• Directions for this task
Write the material out again exactly.

• Dataset extract
--------

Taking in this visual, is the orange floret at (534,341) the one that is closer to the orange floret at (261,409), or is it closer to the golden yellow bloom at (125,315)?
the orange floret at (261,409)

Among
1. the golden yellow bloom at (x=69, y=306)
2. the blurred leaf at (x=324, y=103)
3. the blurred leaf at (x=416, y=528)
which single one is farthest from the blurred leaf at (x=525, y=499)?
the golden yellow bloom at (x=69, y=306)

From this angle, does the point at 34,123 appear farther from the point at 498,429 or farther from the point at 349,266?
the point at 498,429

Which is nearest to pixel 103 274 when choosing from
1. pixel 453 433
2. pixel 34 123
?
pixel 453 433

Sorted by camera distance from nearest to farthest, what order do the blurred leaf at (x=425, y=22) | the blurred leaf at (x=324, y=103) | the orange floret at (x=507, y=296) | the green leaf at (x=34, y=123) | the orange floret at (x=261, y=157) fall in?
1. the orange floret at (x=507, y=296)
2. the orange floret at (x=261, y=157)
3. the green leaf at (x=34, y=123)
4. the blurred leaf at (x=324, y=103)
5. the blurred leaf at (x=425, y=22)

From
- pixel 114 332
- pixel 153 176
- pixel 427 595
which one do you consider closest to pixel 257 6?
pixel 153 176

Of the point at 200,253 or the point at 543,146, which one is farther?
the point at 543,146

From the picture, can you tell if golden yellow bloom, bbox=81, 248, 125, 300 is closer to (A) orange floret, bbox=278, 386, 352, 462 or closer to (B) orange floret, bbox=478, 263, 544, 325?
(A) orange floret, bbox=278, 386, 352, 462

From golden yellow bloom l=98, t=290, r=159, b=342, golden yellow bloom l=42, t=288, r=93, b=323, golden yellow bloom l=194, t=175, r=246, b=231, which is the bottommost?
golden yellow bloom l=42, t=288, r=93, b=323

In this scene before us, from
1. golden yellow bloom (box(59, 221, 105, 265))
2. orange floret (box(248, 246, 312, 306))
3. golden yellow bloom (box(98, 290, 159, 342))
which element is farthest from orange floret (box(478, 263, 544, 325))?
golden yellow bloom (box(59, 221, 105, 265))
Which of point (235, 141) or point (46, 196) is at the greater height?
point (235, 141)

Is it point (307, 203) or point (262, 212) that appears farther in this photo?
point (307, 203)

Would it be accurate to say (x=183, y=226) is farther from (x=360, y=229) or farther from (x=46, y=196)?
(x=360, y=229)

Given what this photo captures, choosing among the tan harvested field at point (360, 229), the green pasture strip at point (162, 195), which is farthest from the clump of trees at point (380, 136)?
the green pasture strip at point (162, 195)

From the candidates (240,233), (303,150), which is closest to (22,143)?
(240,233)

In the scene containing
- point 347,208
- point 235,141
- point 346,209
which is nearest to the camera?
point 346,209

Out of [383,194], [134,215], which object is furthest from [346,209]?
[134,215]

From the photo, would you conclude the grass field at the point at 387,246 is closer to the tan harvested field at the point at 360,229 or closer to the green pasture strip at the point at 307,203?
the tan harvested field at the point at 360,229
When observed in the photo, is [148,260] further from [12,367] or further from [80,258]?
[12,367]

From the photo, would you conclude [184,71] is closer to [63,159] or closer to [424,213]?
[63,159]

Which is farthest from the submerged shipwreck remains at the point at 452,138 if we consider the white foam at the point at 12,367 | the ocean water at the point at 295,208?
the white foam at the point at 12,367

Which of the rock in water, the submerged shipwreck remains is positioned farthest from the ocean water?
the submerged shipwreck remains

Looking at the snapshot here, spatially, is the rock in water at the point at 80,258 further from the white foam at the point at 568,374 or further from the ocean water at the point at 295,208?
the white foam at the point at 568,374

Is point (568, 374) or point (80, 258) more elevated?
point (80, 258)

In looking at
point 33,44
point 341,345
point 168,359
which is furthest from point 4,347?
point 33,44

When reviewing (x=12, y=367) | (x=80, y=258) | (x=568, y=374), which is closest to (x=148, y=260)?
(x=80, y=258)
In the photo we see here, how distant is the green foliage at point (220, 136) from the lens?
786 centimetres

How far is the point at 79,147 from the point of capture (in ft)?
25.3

--------

• Completed task
Taking in this visual, is the orange floret at (534,341) the one that is closer to the orange floret at (261,409), or is it closer to the golden yellow bloom at (125,315)?
the orange floret at (261,409)

Among
1. the golden yellow bloom at (x=69, y=306)
2. the blurred leaf at (x=324, y=103)
3. the blurred leaf at (x=416, y=528)
which single one is farthest from the blurred leaf at (x=525, y=499)?
the golden yellow bloom at (x=69, y=306)

From this angle, does the point at 34,123 appear farther from the point at 498,429 or farther from the point at 349,266?
the point at 498,429

Which is nearest to pixel 103 274 when choosing from
1. pixel 453 433
2. pixel 34 123
?
pixel 453 433

Sorted by camera distance from nearest to farthest, what order do the blurred leaf at (x=425, y=22) | the blurred leaf at (x=324, y=103) | the orange floret at (x=507, y=296) | the green leaf at (x=34, y=123) | the orange floret at (x=261, y=157) fall in?
1. the orange floret at (x=507, y=296)
2. the orange floret at (x=261, y=157)
3. the green leaf at (x=34, y=123)
4. the blurred leaf at (x=324, y=103)
5. the blurred leaf at (x=425, y=22)

From
- pixel 114 332
- pixel 153 176
- pixel 427 595
which one do you consider closest to pixel 257 6?
pixel 153 176

Of the point at 200,253 or the point at 543,146, which one is farther?
the point at 543,146

From the picture, can you tell if golden yellow bloom, bbox=81, 248, 125, 300 is closer to (A) orange floret, bbox=278, 386, 352, 462 or closer to (B) orange floret, bbox=478, 263, 544, 325?
(A) orange floret, bbox=278, 386, 352, 462

From golden yellow bloom l=98, t=290, r=159, b=342, golden yellow bloom l=42, t=288, r=93, b=323, golden yellow bloom l=194, t=175, r=246, b=231, which is the bottommost?
golden yellow bloom l=42, t=288, r=93, b=323

In this scene before us, from
1. golden yellow bloom (box(59, 221, 105, 265))
2. orange floret (box(248, 246, 312, 306))
3. golden yellow bloom (box(98, 290, 159, 342))
which element is farthest from orange floret (box(478, 263, 544, 325))?
golden yellow bloom (box(59, 221, 105, 265))
Which of point (235, 141) or point (46, 196) is at the greater height?
point (235, 141)

Is it point (307, 203) or point (262, 212) that appears farther in this photo?
point (307, 203)

Would it be accurate to say (x=183, y=226) is farther from (x=360, y=229) or farther from (x=46, y=196)?
(x=360, y=229)

Given what this photo captures, choosing among the tan harvested field at point (360, 229), the green pasture strip at point (162, 195), which is farthest from the clump of trees at point (380, 136)?
the green pasture strip at point (162, 195)

From the candidates (240,233), (303,150), which is closest to (22,143)?
(240,233)

In the scene containing
- point 347,208
- point 235,141
- point 346,209
which is nearest to the camera?
point 346,209

Out of [383,194], [134,215], which object is furthest from [346,209]?
[134,215]

From the photo, would you conclude the grass field at the point at 387,246 is closer to the tan harvested field at the point at 360,229 or closer to the green pasture strip at the point at 307,203?
the tan harvested field at the point at 360,229
When observed in the photo, is [148,260] further from [12,367] or further from [80,258]?
[12,367]

From the photo, would you conclude [184,71] is closer to [63,159] or closer to [424,213]?
[63,159]

Which is farthest from the submerged shipwreck remains at the point at 452,138 if we consider the white foam at the point at 12,367 | the ocean water at the point at 295,208?
the white foam at the point at 12,367

Which of the rock in water, the submerged shipwreck remains is positioned farthest from the ocean water?
the submerged shipwreck remains

Looking at the snapshot here, spatially, is the rock in water at the point at 80,258 further from the white foam at the point at 568,374 or further from the ocean water at the point at 295,208?
the white foam at the point at 568,374

Is point (568, 374) or point (80, 258) more elevated?
point (80, 258)

In looking at
point 33,44
point 341,345
point 168,359
which is furthest from point 4,347?
point 33,44

When reviewing (x=12, y=367) | (x=80, y=258) | (x=568, y=374), which is closest to (x=148, y=260)?
(x=80, y=258)
In the photo we see here, how distant is the green foliage at point (220, 136) from the lens?
786 centimetres

How far is the point at 79,147 from the point of capture (in ft)?
25.3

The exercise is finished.